The UK has beaten CO2 emissions targets, with the average new car in 2014 posting CO2 emissions 4.2% below this year’s EU-wide target of 130g/km, according to a Society of Motor Manufacturers and Traders (SMMT) report.
The annual SMMT New Car CO2 Report 2015 reveals that carbon tailpipe emissions have fallen for the 17th consecutive year to an all-time low. In 2014, new cars averaged 124.6g/km, beating last year’s record average by 2.9% and 2007 levels by almost a quarter (24%).
The report says the shift to more efficient diesel and petrol engines has been critical to this success, while significant growth of the alternatively fuelled vehicles (AFV) market has also contributed.
Sales of plug-in vehicles increased fourfold to 14,498 in 2014 and, for the first time, the UK was ahead in Europe, registering more new plug-ins than any other country. By the end of the year, there were 52,000 AFVs, including hybrids, plug-ins and range extenders, on the road – a 58.1% increase on 2013.
The New Car CO2 Report shows that in 2014, more than two thirds of new cars (68.6%) met or fell under the 130g/km EU threshold, compared with just 0.9% in 2000, with buyers of these cars benefiting from a £0 first year Vehicle Excise Duty (VED) rate.
SMMT chief executive Mike Hawes said: “The UK automotive sector has made enormous strides in cutting emissions across the board and should be proud of its achievements.

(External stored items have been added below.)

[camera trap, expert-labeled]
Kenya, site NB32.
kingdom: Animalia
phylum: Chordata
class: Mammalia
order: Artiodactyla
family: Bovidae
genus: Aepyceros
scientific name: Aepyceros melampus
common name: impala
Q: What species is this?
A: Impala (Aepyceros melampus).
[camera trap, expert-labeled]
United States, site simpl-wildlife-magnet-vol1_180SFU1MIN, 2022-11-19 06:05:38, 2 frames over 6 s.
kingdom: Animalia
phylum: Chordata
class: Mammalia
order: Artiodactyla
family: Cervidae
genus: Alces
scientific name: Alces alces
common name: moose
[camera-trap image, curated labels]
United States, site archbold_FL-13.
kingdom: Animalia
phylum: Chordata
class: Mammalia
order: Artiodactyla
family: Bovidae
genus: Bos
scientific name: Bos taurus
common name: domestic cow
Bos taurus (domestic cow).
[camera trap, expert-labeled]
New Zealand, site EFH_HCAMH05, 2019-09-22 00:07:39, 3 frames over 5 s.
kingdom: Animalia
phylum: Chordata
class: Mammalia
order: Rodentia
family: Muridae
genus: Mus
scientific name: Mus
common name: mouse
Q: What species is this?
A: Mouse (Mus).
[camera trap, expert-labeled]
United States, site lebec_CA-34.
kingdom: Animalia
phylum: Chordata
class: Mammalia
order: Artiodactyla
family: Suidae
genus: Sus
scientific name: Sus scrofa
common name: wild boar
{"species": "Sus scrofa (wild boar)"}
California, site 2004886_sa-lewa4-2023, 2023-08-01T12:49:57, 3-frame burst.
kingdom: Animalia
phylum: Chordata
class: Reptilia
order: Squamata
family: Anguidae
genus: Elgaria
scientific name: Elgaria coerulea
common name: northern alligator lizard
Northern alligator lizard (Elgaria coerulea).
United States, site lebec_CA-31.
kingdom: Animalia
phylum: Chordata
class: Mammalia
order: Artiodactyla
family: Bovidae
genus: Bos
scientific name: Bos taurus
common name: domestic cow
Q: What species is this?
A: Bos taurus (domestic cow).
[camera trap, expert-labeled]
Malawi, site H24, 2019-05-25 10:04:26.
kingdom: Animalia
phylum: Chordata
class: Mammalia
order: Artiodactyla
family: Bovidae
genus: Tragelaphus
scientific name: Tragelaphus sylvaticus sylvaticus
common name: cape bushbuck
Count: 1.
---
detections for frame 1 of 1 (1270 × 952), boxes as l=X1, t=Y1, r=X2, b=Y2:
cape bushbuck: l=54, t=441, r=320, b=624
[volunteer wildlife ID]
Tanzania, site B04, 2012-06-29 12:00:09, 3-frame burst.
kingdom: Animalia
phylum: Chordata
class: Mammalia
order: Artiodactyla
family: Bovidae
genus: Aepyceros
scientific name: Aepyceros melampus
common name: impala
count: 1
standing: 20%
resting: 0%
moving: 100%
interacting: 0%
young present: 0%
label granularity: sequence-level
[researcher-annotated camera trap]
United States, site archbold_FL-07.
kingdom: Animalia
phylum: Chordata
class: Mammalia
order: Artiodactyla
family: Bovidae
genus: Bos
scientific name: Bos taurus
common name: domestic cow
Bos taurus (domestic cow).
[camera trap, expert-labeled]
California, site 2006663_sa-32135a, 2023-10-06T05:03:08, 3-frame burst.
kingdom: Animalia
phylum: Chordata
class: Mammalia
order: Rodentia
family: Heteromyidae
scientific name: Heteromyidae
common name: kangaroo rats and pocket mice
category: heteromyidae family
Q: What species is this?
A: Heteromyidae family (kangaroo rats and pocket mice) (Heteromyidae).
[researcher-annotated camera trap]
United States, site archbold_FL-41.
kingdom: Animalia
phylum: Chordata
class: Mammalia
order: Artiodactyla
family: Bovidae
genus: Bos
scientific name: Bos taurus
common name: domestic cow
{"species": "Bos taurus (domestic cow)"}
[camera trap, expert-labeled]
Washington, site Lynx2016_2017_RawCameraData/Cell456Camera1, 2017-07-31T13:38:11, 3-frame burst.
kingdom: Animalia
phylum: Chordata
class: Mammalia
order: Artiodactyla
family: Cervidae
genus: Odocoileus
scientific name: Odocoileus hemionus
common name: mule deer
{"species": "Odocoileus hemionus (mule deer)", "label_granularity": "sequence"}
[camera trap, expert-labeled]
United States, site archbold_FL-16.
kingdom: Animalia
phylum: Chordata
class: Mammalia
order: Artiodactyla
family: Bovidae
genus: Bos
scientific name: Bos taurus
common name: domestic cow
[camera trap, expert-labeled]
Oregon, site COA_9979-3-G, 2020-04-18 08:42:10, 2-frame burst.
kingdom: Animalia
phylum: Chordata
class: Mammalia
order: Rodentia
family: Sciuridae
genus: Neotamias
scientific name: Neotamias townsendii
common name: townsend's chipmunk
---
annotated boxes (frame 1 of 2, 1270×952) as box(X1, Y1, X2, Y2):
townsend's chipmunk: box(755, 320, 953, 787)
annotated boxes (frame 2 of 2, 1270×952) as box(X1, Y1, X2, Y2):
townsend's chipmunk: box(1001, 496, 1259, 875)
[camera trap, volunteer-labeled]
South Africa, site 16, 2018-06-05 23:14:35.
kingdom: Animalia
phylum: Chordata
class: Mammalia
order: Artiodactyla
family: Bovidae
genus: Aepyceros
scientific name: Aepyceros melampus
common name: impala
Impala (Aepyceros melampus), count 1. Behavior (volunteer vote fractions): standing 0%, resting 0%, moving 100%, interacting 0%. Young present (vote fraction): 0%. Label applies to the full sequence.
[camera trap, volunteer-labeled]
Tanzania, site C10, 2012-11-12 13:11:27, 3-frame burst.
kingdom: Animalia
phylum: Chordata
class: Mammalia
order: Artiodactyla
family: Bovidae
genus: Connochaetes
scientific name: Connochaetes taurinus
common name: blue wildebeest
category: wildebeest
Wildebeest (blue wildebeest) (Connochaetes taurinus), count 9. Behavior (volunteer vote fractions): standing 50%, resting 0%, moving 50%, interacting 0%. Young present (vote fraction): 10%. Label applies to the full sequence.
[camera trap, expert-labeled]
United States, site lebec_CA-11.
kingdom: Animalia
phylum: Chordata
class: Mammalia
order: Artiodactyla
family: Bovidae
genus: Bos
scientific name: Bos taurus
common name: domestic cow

However, there is a long way to go, and meeting ambitious targets in 2020 will require ongoing support and investment.
“Striking the delicate balance between influencing buying behaviour, encouraging investment and maintaining critical tax income will be a big challenge. SMMT is committed to working with the next government to make the changes now that will help the industry meet the even greater cuts in CO2 demanded in the future.”